[start]

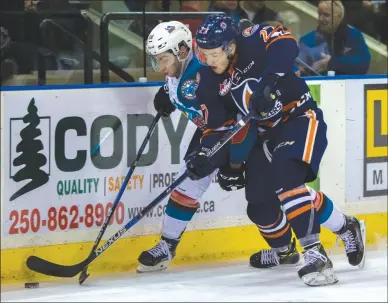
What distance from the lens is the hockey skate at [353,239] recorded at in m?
5.47

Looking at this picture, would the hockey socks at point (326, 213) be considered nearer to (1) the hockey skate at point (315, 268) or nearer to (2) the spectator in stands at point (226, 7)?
(1) the hockey skate at point (315, 268)

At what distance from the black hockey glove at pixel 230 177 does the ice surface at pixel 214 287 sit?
1.40ft

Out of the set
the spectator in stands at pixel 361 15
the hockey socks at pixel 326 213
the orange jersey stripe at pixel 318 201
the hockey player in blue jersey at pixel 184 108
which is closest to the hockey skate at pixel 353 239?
the hockey socks at pixel 326 213

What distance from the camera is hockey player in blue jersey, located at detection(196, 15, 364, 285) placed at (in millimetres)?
4977

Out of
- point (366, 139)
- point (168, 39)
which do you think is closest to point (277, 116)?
point (168, 39)

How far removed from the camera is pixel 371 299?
4.96 meters

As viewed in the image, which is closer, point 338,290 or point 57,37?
point 338,290

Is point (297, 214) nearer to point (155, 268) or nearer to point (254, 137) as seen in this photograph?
point (254, 137)

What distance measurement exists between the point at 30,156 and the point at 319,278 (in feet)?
4.44

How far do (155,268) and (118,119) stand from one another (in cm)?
70

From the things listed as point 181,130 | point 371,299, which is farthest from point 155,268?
point 371,299

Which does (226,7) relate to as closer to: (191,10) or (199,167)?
(191,10)

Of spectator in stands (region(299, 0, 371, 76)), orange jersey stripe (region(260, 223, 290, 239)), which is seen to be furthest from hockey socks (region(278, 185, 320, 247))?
spectator in stands (region(299, 0, 371, 76))

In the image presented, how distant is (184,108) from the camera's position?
5281 mm
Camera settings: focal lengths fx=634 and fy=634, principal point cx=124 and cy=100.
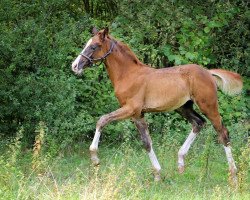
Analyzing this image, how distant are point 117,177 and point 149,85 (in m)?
2.40

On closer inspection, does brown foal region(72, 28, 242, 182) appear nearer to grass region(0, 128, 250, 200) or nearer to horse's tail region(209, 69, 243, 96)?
horse's tail region(209, 69, 243, 96)

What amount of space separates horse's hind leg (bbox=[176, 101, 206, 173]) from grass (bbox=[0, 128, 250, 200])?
239 millimetres

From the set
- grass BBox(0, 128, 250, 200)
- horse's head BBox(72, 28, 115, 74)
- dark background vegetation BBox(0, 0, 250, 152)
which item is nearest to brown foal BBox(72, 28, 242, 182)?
horse's head BBox(72, 28, 115, 74)

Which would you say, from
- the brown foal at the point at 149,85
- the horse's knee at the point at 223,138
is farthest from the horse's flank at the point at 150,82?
the horse's knee at the point at 223,138

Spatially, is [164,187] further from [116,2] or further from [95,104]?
[116,2]

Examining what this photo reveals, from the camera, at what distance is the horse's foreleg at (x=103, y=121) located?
30.3 ft

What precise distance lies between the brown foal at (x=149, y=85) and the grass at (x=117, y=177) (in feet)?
1.24

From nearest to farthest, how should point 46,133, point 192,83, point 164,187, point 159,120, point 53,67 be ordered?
1. point 164,187
2. point 192,83
3. point 46,133
4. point 53,67
5. point 159,120

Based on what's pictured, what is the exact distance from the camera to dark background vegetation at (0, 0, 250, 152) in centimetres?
1166

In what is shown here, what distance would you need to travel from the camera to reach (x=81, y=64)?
32.4 feet

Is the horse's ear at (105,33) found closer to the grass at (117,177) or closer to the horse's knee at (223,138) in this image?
the grass at (117,177)

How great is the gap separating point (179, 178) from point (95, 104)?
4166 mm

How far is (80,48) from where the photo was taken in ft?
45.7

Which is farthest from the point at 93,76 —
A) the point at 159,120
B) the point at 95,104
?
the point at 159,120
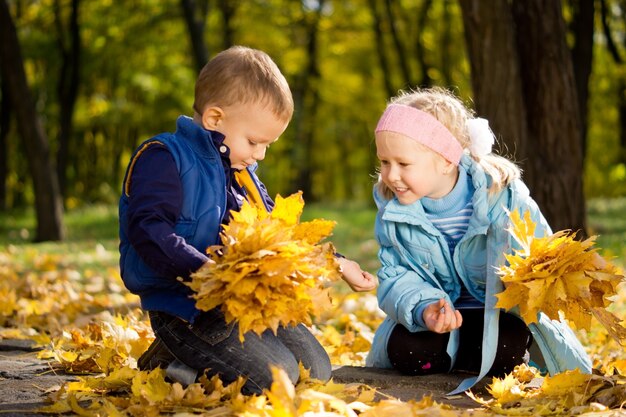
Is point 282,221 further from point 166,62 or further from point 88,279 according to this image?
point 166,62

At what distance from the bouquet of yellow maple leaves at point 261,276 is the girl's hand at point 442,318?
2.52 feet

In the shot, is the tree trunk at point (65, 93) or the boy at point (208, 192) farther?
the tree trunk at point (65, 93)

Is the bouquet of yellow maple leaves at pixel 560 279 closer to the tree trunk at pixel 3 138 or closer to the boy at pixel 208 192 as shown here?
the boy at pixel 208 192

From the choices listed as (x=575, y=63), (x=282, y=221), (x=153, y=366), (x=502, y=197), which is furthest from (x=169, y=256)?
(x=575, y=63)

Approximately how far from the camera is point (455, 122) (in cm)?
381

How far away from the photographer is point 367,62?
26312 mm

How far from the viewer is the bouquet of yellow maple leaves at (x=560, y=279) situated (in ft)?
10.4

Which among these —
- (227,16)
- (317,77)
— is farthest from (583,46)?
(317,77)

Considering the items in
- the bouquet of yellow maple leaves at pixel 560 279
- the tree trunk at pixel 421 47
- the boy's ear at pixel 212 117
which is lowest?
the bouquet of yellow maple leaves at pixel 560 279

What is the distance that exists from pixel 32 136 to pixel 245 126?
8697 millimetres

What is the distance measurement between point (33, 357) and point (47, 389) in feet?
3.19

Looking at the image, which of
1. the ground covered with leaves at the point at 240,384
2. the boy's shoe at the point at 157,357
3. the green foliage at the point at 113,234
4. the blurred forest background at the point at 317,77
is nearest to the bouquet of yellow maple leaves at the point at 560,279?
the ground covered with leaves at the point at 240,384

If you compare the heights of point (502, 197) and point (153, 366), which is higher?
point (502, 197)

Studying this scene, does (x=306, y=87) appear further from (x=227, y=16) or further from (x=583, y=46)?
(x=583, y=46)
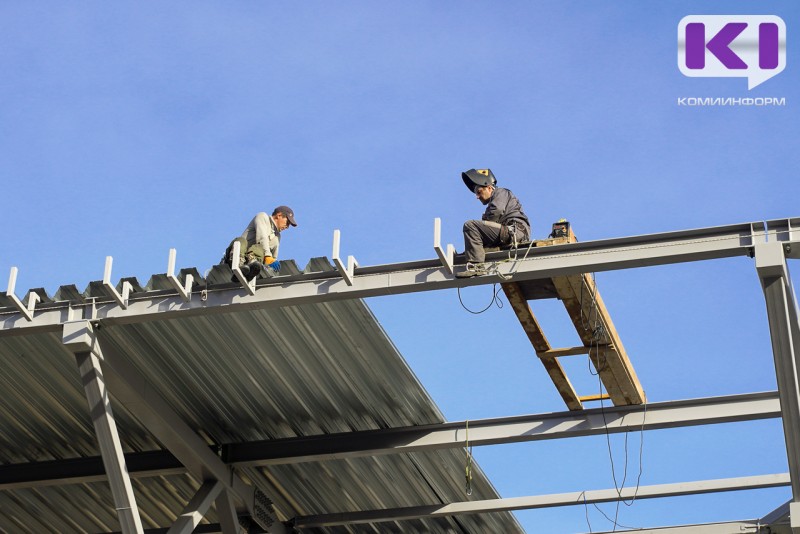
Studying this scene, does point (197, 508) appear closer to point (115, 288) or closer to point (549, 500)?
point (115, 288)

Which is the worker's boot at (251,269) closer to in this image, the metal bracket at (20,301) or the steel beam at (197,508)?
the metal bracket at (20,301)

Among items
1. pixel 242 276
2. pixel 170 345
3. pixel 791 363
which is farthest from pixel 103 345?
pixel 791 363

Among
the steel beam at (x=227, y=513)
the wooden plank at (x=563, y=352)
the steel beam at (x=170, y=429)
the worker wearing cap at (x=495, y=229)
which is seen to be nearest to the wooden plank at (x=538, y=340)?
the wooden plank at (x=563, y=352)

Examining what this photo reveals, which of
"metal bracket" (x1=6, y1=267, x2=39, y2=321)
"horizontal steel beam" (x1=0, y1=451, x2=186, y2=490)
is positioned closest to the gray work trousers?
"metal bracket" (x1=6, y1=267, x2=39, y2=321)

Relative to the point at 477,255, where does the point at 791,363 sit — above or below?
below

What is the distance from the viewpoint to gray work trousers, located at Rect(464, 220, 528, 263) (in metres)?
15.5

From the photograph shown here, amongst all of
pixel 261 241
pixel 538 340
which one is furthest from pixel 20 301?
pixel 538 340

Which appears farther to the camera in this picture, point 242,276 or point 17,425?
point 17,425

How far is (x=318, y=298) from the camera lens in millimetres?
16000

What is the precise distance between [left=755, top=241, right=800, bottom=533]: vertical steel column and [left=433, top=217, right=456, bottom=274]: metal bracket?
11.5 ft

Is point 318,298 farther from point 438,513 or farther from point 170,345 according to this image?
point 438,513

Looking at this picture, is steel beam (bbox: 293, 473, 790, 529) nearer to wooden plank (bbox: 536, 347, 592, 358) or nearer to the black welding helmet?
wooden plank (bbox: 536, 347, 592, 358)

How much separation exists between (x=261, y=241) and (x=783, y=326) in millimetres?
6566

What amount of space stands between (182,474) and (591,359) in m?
7.48
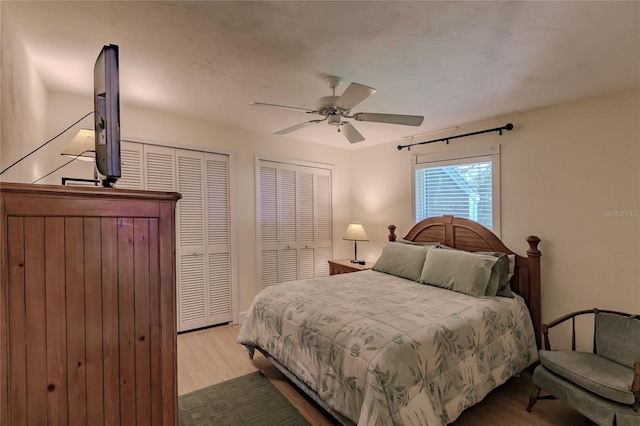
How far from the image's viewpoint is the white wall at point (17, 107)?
1.55 m

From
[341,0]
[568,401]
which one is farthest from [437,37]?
[568,401]

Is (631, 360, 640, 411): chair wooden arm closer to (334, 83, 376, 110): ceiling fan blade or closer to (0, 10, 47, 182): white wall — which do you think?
(334, 83, 376, 110): ceiling fan blade

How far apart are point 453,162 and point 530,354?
2.11 metres

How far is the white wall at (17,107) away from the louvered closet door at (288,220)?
8.25 feet

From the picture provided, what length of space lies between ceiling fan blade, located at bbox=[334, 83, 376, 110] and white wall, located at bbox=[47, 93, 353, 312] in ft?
6.68

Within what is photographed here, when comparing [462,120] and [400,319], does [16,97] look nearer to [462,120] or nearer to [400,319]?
[400,319]

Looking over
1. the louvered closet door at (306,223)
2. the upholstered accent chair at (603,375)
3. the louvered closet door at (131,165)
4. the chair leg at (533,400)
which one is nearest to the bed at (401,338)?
the chair leg at (533,400)

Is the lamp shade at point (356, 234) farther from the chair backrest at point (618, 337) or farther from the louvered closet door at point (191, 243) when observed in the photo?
the chair backrest at point (618, 337)

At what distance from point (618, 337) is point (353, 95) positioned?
2511mm

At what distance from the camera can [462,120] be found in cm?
337

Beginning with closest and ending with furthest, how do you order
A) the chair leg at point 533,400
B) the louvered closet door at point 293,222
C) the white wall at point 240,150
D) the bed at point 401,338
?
the bed at point 401,338, the chair leg at point 533,400, the white wall at point 240,150, the louvered closet door at point 293,222

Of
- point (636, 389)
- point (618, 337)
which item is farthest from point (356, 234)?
Answer: point (636, 389)

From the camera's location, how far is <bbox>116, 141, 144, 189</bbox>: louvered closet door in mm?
3084

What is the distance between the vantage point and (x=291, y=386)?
2.51 m
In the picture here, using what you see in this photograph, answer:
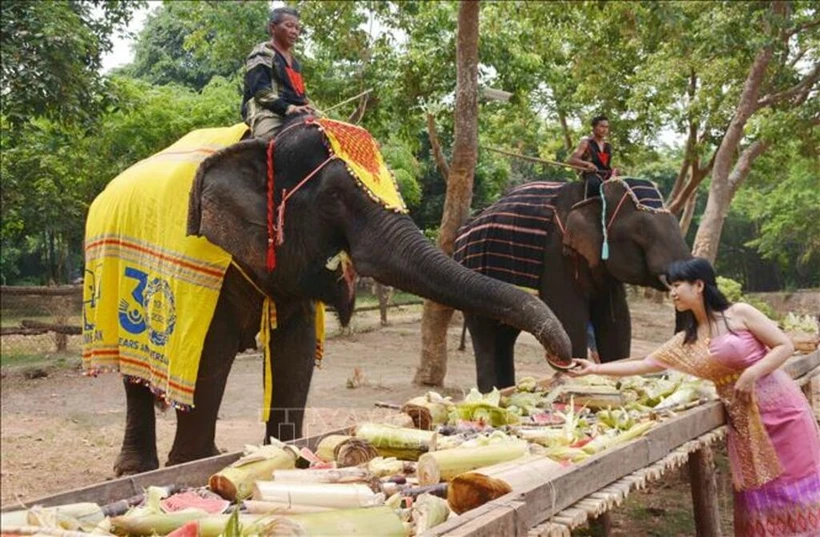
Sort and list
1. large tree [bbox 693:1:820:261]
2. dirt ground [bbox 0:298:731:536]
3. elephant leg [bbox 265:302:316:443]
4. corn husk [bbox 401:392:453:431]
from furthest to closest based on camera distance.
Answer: large tree [bbox 693:1:820:261] → dirt ground [bbox 0:298:731:536] → elephant leg [bbox 265:302:316:443] → corn husk [bbox 401:392:453:431]

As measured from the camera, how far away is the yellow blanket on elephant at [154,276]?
4770 millimetres

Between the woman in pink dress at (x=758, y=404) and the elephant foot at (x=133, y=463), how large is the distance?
2.75 m

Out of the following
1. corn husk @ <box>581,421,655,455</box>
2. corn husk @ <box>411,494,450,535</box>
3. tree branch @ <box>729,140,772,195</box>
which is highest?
tree branch @ <box>729,140,772,195</box>

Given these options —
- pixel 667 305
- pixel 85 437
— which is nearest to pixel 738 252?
pixel 667 305

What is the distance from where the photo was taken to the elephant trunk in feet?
12.3

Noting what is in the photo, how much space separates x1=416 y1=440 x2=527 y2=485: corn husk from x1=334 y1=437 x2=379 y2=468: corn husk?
0.98ft

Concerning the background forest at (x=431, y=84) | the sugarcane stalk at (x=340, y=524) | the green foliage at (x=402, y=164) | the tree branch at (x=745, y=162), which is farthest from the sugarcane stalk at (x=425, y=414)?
the green foliage at (x=402, y=164)

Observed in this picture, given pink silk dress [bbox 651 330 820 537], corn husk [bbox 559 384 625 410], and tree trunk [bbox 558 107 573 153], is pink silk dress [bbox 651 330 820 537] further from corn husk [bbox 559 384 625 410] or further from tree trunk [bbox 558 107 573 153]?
tree trunk [bbox 558 107 573 153]

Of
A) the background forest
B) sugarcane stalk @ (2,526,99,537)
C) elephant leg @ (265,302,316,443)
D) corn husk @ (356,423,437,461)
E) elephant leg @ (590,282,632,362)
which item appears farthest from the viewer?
the background forest

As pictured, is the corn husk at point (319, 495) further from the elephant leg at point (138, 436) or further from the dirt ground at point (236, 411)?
the elephant leg at point (138, 436)

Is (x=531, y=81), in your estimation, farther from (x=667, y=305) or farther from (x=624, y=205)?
(x=667, y=305)

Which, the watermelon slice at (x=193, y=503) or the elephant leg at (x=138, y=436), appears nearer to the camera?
the watermelon slice at (x=193, y=503)

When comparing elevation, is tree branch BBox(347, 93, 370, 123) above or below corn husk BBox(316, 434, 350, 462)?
above

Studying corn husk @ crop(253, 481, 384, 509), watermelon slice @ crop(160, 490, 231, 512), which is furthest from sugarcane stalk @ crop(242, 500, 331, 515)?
watermelon slice @ crop(160, 490, 231, 512)
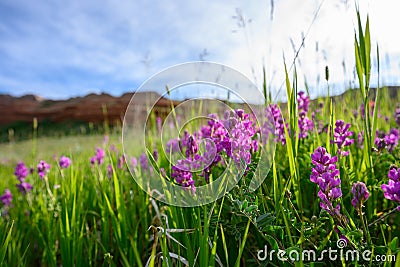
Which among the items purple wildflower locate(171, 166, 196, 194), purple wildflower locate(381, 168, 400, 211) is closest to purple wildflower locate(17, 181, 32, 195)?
purple wildflower locate(171, 166, 196, 194)

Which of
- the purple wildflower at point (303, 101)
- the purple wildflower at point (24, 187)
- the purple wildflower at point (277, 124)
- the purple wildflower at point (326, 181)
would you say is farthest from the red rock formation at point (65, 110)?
the purple wildflower at point (326, 181)

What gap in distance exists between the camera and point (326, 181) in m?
0.79

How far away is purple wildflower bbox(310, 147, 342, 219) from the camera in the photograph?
30.4 inches

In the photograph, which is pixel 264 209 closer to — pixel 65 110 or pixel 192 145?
pixel 192 145

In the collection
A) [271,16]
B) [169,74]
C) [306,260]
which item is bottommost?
[306,260]

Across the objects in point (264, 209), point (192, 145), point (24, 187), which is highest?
point (192, 145)

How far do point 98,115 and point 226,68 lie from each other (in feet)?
76.6

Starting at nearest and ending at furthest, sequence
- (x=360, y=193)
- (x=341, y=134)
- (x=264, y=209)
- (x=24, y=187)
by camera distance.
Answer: (x=360, y=193) → (x=264, y=209) → (x=341, y=134) → (x=24, y=187)

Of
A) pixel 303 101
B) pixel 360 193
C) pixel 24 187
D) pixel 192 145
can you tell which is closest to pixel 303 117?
pixel 303 101

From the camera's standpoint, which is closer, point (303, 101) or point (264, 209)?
point (264, 209)

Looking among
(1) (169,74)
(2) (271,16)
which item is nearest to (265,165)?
(1) (169,74)

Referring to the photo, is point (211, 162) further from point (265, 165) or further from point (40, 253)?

[end]

Copy out the part of the records that opens with the line containing "In the picture" and closes with the line containing "from furthest to", including both of those lines, word for word. Leave the picture out of your answer.

WORKED ANSWER:
In the picture here, using what you see in this photograph, answer:
Sort and list
1. large tree [bbox 693:1:820:261]
2. dirt ground [bbox 0:298:731:536]
3. elephant leg [bbox 265:302:316:443]
4. corn husk [bbox 401:392:453:431]
from furthest to closest based on camera distance.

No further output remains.